Thanksgiving Football is an American Tradition

Thanksgiving once again delivered a terrific batch of NFL games. The Detroit Lions beat the Green Bay Packers 40-10, the Dallas Cowboys topped the Oakland Raiders 31-21, and the Baltimore Ravens held on to beat the Pittsburgh Steelers 22-20.

While the games this year were as entertaining as ever, it is important to recognize how significant a role football on Thanksgiving plays in our lives.

Football on the fourth Thursday in November dates back to the very beginnings of the game itself. The first Thanksgiving Day game was played in 1869 in Philadelphia, less than two weeks after Princeton defeated Rutgers in what is considered to be the first American football game.
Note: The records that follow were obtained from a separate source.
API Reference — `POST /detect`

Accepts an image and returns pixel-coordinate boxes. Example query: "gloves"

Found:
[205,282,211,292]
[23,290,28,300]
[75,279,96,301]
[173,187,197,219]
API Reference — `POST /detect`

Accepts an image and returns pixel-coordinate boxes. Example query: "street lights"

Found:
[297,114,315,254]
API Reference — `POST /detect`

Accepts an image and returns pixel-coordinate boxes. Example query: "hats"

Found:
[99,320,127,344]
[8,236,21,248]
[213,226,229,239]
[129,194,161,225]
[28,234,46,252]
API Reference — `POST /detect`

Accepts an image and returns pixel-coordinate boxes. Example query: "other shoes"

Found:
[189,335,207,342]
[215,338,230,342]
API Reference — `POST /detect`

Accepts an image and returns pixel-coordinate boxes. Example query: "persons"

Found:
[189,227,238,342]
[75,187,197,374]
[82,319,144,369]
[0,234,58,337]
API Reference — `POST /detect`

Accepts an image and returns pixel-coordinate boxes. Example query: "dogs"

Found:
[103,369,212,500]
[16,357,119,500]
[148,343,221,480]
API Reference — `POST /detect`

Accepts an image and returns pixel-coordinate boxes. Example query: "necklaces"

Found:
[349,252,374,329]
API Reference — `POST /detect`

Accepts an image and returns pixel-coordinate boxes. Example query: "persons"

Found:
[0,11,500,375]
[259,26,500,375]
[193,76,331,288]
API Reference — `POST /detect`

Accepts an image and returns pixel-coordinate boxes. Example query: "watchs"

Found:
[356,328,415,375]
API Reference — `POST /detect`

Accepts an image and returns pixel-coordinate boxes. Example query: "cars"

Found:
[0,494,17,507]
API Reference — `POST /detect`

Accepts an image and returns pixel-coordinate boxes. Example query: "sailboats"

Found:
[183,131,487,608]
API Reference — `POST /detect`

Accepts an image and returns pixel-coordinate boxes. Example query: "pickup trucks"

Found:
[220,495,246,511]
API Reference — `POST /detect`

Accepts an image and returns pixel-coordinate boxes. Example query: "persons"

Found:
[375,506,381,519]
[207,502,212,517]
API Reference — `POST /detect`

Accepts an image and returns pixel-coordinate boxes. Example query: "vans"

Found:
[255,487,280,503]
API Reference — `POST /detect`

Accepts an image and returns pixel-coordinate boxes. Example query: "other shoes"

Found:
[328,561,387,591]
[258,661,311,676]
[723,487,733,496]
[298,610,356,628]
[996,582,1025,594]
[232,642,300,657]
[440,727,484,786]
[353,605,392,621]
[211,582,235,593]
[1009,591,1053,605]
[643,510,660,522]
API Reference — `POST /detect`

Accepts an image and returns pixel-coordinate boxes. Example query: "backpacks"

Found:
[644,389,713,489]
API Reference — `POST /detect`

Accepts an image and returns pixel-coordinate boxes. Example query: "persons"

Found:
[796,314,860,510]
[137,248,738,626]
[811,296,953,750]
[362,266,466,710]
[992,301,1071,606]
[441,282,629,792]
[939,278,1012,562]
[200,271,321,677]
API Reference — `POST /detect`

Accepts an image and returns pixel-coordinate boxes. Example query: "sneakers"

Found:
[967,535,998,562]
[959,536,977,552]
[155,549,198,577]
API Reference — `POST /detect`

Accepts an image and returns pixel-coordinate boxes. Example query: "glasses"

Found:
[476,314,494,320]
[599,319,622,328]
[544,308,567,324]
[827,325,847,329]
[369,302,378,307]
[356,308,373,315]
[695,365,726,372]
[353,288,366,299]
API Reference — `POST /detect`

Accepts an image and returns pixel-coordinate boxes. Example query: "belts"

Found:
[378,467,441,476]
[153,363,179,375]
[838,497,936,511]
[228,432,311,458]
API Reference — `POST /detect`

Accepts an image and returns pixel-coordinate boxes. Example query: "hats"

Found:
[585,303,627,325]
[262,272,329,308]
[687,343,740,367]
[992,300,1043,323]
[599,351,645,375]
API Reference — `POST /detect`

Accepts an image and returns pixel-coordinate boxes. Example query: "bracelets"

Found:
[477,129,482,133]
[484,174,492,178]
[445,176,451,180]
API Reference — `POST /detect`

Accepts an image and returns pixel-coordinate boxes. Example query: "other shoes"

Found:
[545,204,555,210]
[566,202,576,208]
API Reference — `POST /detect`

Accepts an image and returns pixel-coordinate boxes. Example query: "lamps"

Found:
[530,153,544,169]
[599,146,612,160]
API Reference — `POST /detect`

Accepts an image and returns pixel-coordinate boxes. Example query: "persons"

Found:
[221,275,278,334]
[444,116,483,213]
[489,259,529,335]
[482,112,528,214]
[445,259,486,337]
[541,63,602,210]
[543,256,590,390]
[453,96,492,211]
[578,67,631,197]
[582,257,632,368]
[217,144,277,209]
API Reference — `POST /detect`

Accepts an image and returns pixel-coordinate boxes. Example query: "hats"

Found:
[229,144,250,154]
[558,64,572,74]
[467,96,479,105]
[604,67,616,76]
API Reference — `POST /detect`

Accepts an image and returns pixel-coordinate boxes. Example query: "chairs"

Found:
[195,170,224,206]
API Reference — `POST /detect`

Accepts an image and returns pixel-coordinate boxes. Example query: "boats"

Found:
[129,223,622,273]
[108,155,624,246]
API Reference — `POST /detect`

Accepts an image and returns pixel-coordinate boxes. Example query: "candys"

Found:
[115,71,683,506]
The tradition of playing football on Thanksgiving began in 1876, when Yale and Princeton played each other in the first of what would be many Thanksgiving meetings. This tradition further solidified itself in the games between the University of Michigan and the Chicago Maroons, who played each other from 1885 to 1905.

The National Football League and Thanksgiving have gone hand-in-hand from the league’s inception in 1920, yet the first major game happened in 1934. The game was between the Detroit Lions and the Chicago Bears, in the inaugural year of Detroit hosting the annual Thanksgiving game.

While the Bears won the game 19-16, the defeat nonetheless sparked an 80-year tradition for the Lions that has continued through this most recent win over the Packers. The Dallas Cowboys adopted the other Thanksgiving game in 1966, and since then, Dallas has hosted a game each year alongside Detroit.

“I’ve always loved football on Thanksgiving,” said Ramapo senior Mike Puzino. “There are always great games on TV that my whole family watches together after we eat. Football really has a way of bringing people together, and it’s especially true on Thanksgiving.”

Ramapo sophomore Vin Pellillo added, “I’m actually not that big of a football fan, but me and my family always watch at least one game every Thanksgiving. I don’t see my relatives that often, and football honestly gives us something to talk about when we’ve exhausted all other topics of conversation.”